Revenue improvement from 2020 to 2021 will be driven mainly by higher 737 and 787 deliveries as we plan to unwind inventory and deliver from the production lines. Consistent with what we shared last quarter, we also expect improvement to our bottom line from 2020 to ’21, primarily driven by higher commercial deliveries, absent of 2020 charges, improved performance and benefits from continued business transformation actions. These impacts will be partially offset by higher interest expense. Also bear in mind that our commercial business will continue to book significant abnormal production costs for the 737 program in ’21.

Similar to our revenue and earnings trajectories, we continue to expect 2021 operating cash flow to be much improved from 2020, driven by — mainly by inventory burn down associated with 737 and 787 programs. While higher deliveries will be a tailwind the timing of advanced payments in the burn down of access advanced payments, along with 737 customer settlement payments and higher interest payments will continue to be headwinds.

We expect the first quarter was the most challenging quarter from a cash perspective and we expect the trend improve for the remainder of the year as we ramp up 787 and 737 deliveries in subsequent periods. However, there could be some timing variation quarter-over-quarter, so quarterly trajectory could be uneven. As discussed our cash flow profile is heavily dependent upon obtaining the remaining 737 MAX regulatory approvals that commercial market recovery and ongoing discussions with our customers on their fleet planning needs.

In aggregate, we continue to expect 2021 to be a use of cash. We expect that continued improvement on the 737 MAX program due to lower customer considerations and higher delivery payments as well as recovery in commercial services will enable us to turn positive cash flow in 2022. The key watch items that I highlighted earlier will be the differentiator in our outlook trajectory. Given the dynamic environment, we continue to monitor the risks and opportunities to ensure we’re well positioned for the future. Over the past year, we’ve been keeping you updated on our extensive business transformation effort. We’re continuing to closely examine all aspects of our operations to simplify and streamline everything we do and take billions of dollars out of our operating costs while driving our key efforts in safety, quality and performance.

Question from Doug Harned — Bernstein — Analyst

Dave, I have a question for you that also goes over a long time. I think in you’re involved in the industry. If you think back over the years, Airbus and Boeing historically have always had kind of an ongoing battle about market share. They talk about it against see each other, that sort of thing. And it’s been particularly true on narrow bodies. So when you look at the situation today, the MAX obviously has been held back, there is still a large market for it. But Airbus has been delivering a lot of NEOs, they have a big backlog. On the last call, we talked a little bit about 321XLR. So when you look forward now, how important is market share? Do you think about that, is that number for narrow bodies important and is there something that through a level that you would want to make sure that Boeing is at?

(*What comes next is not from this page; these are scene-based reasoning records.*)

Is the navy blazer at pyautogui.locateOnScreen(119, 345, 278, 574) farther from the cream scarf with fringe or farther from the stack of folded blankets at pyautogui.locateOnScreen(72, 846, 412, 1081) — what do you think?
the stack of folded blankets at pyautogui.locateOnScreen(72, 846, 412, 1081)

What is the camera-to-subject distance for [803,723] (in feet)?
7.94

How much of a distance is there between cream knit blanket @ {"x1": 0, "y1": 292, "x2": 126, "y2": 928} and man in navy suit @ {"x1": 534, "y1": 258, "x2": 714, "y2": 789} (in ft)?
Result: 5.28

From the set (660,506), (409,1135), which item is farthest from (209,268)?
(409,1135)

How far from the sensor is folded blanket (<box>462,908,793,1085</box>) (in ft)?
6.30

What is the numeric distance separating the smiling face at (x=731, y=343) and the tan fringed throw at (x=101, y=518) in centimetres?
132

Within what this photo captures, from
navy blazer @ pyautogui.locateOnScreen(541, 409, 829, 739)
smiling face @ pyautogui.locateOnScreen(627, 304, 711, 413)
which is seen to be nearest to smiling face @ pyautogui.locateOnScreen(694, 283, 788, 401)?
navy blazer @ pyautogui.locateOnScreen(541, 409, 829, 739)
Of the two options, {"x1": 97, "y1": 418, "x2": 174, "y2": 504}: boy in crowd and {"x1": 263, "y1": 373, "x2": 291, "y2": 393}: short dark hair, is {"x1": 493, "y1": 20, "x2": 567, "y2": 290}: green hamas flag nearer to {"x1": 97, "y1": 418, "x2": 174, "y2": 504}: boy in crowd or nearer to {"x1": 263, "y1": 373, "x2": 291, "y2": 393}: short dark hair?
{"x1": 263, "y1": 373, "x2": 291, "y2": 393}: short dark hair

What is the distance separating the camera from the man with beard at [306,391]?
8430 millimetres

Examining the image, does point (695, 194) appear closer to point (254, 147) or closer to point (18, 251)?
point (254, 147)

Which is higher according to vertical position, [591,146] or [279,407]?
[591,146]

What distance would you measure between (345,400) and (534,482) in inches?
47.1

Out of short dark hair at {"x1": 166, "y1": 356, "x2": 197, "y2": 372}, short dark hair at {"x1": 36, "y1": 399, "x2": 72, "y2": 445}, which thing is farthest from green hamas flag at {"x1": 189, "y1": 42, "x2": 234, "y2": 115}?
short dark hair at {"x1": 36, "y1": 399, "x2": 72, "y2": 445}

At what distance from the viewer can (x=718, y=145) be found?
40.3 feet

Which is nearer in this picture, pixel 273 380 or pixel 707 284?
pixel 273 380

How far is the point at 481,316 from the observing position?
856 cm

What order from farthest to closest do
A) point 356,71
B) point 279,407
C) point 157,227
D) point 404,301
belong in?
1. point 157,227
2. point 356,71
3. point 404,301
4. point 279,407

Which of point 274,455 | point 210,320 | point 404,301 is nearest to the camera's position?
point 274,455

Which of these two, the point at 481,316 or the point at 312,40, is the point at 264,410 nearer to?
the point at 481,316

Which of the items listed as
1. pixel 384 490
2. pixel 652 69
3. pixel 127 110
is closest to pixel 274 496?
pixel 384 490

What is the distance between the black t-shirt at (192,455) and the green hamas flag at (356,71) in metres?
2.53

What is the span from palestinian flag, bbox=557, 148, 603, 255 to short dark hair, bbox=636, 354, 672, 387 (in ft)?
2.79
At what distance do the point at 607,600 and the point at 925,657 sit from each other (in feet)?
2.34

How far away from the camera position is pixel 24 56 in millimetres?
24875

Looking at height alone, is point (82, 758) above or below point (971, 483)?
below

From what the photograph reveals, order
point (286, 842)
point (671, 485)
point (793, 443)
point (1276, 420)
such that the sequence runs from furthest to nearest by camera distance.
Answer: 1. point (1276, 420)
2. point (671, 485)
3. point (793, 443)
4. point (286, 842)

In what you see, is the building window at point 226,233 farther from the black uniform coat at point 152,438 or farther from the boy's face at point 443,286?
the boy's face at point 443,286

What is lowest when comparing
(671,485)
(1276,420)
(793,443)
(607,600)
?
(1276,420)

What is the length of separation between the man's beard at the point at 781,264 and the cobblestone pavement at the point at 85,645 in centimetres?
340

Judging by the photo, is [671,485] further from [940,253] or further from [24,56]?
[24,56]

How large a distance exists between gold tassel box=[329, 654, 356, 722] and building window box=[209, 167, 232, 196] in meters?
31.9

Answer from David Calhoun — President and Chief Executive Officer

Yeah. It’s a great question. I want to be it — I want to split that market, let’s put it that way. That’s way it’s played out, historically, they do better in some segments of that market, we do better in other parts of that market with respect to the products that we field. And I’m confident we can get there. What I will say about this is, I can’t make up for the production gap that we created on our own right for that entire year. I can’t make up for that. And so I’m not going to try to — I’m not going to try to regain that ground, and simply from this point forward going to try to hold our own with respect to what I think is our rightful share.

I will also bring the rates back in the most stable fashion, I can conceivably bring them, so I will pace that and I think that is good for Boeing, I think that is really good for shareholders. So it’s all a question over what period of time do you want to measure it. I’m confident that over a longer period of time, we’ll get back to where we need to get to and I’m confident in the product line, but always have been and they continue to be. And I think some of the recent activity suggests that. When you look at the applications that we’re actually putting our airplanes to work for, I think we’re in a pretty decent place. So it’s a great question.